Text under study Block Start
Maybe part of the issue is the shuffling of the depth charts on both sides of the ball and what Jess Nicholas adeptly points out:

Keeping up with the weekly depth chart meant scouring for information on who was suspended, who was in the doghouse or who simply didn’t want to be there. On most good teams, depth chart maneuverings are the result of hungry players moving up and challenging veterans. For Alabama in 2013, it was about talented players underachieving, sulking or running afoul of coaches’ policies. The primary movement was not forward, up the depth chart … it was backward, with names falling off hither and yon.

Again, that’s not Alabama football.

I still think it all goes back to game planning, and doing what it is that you do best.

The best way to beat high-powered, up-tempo offenses is to keep the damned things off of the field. You run the football early and often, and you throw it to your tight ends and receivers when you’re damned good and ready, not when you need to and when the other team knows you need to. You chew up the clock and dominate time of possession as you dominate the line of scrimmage. Alabama’s offensive line did pretty well when the Tide ran the football, did they not? Play field position football. Give the other guys few opportunities to touch the ball and when you have to do so, make them drive a country mile through the teeth of a hungry, well rested defense in order to score.

That is Alabama football, and until the final regular season game of 2013, nobody did it better than Alabama.

What we saw last night was an absolute abomination. It was ugly, it was exasperating, and I pray that I never see it again.
Text under study Block End
_Work item A_
Decide whether each statement agrees with the commentary on Alabama football, answering yes or no and quoting the deciding words of the commentary: (i) In 2013, Alabama's main depth chart movement was forward. (ii) The writer advises running the football early and often. (iii) Until the final regular season game of 2013, nobody played that style better than Alabama.
_Work item B_
Reproduce the part of the commentary on Alabama football starting with "Keeping up with" and going on through "hither and yon.".
Information provided Block Start
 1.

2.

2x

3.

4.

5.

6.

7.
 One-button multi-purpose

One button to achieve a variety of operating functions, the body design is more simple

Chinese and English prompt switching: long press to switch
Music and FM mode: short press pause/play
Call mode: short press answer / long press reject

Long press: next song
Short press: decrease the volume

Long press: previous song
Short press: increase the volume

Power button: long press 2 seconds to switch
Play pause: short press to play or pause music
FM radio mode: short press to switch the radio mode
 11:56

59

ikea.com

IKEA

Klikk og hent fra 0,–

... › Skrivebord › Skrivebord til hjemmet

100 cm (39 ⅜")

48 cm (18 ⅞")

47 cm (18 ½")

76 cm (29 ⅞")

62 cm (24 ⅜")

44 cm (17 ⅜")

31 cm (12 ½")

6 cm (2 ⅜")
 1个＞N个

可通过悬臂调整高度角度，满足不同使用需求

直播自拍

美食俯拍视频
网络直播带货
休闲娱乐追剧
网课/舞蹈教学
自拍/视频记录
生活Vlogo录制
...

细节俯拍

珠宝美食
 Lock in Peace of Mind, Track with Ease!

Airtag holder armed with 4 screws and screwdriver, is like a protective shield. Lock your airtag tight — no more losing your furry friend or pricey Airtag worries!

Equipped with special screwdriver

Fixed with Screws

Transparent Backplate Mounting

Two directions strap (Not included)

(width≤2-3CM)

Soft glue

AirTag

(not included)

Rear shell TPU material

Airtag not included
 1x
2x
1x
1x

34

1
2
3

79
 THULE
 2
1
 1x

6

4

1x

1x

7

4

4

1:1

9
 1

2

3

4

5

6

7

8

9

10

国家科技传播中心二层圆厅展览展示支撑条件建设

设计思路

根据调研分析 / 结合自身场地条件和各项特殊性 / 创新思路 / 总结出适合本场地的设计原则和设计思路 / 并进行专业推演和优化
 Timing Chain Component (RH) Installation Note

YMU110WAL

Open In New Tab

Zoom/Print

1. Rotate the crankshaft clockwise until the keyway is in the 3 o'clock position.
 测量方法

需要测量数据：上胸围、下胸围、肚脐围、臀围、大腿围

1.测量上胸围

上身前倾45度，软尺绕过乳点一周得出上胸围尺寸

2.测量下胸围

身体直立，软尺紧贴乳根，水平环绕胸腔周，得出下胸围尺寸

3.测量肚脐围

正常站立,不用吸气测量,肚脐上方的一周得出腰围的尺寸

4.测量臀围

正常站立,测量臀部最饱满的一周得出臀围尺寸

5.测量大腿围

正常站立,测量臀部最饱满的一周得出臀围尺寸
Information provided Block End
_Worked solution A_
(i) No: "it was backward, with names falling off hither and yon."
(ii) Yes: "You run the football early and often"
(iii) Yes: "until the final regular season game of 2013, nobody did it better than Alabama."

_Worked solution B_
Keeping up with the weekly depth chart meant scouring for information on who was suspended, who was in the doghouse or who simply didn’t want to be there. On most good teams, depth chart maneuverings are the result of hungry players moving up and challenging veterans. For Alabama in 2013, it was about talented players underachieving, sulking or running afoul of coaches’ policies. The primary movement was not forward, up the depth chart … it was backward, with names falling off hither and yon.